> **GOAL**:
In the material below, repeat only the lines from the one that holds "Considering what this" through the final line, exactly as they stand.

> **ENTRIES**:
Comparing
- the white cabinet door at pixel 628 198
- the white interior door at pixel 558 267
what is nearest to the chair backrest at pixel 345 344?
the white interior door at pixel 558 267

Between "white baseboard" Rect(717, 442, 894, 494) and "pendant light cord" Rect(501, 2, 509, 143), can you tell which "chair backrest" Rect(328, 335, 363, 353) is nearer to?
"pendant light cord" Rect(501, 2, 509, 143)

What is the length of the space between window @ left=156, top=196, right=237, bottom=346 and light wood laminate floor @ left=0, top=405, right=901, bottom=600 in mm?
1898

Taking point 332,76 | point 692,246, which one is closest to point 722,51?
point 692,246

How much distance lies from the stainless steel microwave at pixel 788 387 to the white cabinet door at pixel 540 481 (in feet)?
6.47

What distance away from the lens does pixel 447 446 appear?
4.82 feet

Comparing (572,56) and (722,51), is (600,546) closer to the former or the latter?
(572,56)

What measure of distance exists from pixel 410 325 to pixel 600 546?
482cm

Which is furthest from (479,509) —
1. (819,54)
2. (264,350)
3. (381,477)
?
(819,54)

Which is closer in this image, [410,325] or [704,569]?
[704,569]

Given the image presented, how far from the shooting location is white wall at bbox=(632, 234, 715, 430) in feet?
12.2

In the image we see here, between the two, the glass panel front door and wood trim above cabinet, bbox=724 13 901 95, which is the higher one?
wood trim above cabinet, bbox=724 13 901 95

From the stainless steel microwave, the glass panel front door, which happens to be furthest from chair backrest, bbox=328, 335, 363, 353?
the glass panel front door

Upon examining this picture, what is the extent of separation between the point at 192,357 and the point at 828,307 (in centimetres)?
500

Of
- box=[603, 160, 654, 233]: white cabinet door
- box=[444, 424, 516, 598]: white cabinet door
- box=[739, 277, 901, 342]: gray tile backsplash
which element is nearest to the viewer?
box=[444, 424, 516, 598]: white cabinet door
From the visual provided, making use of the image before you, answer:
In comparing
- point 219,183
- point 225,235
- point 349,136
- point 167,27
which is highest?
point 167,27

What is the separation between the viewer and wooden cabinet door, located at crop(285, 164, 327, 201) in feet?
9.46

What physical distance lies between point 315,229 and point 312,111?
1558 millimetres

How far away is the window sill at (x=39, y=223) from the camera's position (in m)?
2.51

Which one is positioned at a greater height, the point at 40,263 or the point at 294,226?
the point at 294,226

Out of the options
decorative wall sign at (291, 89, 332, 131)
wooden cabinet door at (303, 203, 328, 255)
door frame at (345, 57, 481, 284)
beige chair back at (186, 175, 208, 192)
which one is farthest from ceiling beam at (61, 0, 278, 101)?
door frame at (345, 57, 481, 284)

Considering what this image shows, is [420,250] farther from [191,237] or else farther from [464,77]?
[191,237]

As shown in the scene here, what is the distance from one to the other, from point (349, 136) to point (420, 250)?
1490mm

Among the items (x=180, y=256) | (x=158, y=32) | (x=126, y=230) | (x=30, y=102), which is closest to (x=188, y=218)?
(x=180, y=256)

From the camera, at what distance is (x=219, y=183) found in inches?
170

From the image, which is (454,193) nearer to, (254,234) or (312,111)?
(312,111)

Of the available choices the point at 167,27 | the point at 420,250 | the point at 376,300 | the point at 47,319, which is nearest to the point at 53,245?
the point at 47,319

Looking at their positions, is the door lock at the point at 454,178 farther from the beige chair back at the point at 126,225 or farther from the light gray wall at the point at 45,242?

> **THE COMPLETED TASK**:
Considering what this image shows, is [420,250] farther from [191,237] or else farther from [464,77]?
[191,237]

As shown in the scene here, what is the distance from one to the other, from point (349, 136) to point (420, 250)?
1490mm

Among the items (x=180, y=256) | (x=158, y=32) | (x=126, y=230) | (x=30, y=102), which is closest to (x=188, y=218)?
(x=180, y=256)

From the camera, at what distance is (x=219, y=183) found in inches?
170

From the image, which is (454,193) nearer to, (254,234) or (312,111)?
(312,111)

Of the available choices the point at 167,27 | the point at 420,250 | the point at 376,300 | the point at 47,319, which is nearest to the point at 53,245?
the point at 47,319

Looking at their positions, is the door lock at the point at 454,178 farther from the beige chair back at the point at 126,225 or farther from the light gray wall at the point at 45,242?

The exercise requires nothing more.